French President Emmanuel Macron is hosting officials from the United Nations' cultural agency, where he is expected to set out ideas for the reconstruction of Notre Dame Cathedral.
He will meet with state delegates from UNESCO, which oversees global heritage issues, in the Elysee Palace on Friday, April 19.
Macron's push for a speedy rebuild indicates he wants the fire-ravaged monument's reconstruction to be part of his legacy, and is seizing the moment to try to move on from the divisive yellow vest protests. His initial wish for it to be rebuilt in just five years was met with incredulity.
Macron had been due to deliver an uneasy speech Monday setting out long-awaited plans to quell anti-government protests that have marred his presidency, but it was postponed after the fire broke out.
Instead, the French leader immediately went on the scene of the fire and announced: "We will rebuild Notre Dame."
According to an opinion poll by BVA institute published on Friday, April 19 the first one carried out since the fire Macron gained three points in popularity, from 29 to 32 per cent compared to last month.
It places him at a level equivalent to last September, before the yellow vest crisis, BVA said.
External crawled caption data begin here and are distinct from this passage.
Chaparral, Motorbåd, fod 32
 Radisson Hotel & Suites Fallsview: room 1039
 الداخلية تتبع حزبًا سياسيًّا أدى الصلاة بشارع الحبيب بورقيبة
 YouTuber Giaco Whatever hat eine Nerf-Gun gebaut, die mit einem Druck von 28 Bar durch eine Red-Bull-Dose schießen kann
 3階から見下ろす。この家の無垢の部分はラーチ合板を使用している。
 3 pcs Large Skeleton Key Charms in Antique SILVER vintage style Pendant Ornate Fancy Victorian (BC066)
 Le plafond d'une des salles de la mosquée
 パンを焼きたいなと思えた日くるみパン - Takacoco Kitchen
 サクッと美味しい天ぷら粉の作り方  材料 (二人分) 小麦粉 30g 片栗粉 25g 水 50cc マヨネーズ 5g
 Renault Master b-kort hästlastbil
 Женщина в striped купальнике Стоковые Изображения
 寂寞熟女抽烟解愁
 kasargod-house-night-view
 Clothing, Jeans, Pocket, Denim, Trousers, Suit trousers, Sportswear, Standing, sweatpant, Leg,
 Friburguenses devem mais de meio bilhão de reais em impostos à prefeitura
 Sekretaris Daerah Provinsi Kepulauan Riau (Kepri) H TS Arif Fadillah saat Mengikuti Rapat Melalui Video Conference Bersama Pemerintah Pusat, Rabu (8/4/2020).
All French polls show that Macron's popularity have hovered around low levels for more than a year they started plunging when he applied a tax rise on retirees.
Yet the same pollsters predict that Macron's party may be ahead in May 26 European Parliament elections, in close competition with the far-right party of Marine Le Pen, the National Rally.
The French leader is now expected to detail his measures to respond to the yellow vest protests next week.
According to the text of his pre-recorded speech, Macron was planning to respond to demonstrators' concerns over their loss of purchasing power with tax cuts for lower-income households and measures to boost pensions and help single parents.
A new round of yellow vest protests is planned on Saturday across the country, including in Paris.
Even the reconstruction of the cathedral will not provide the French leader with a topic for consensus, as experts and politicians debate whether to build it exactly as it was, or whether to introduce new technologies and designs.
Macron's office said that since the collapsed spire wasn't part of the original cathedral, "the President of the Republic wants ... a contemporary architectural gesture to be considered."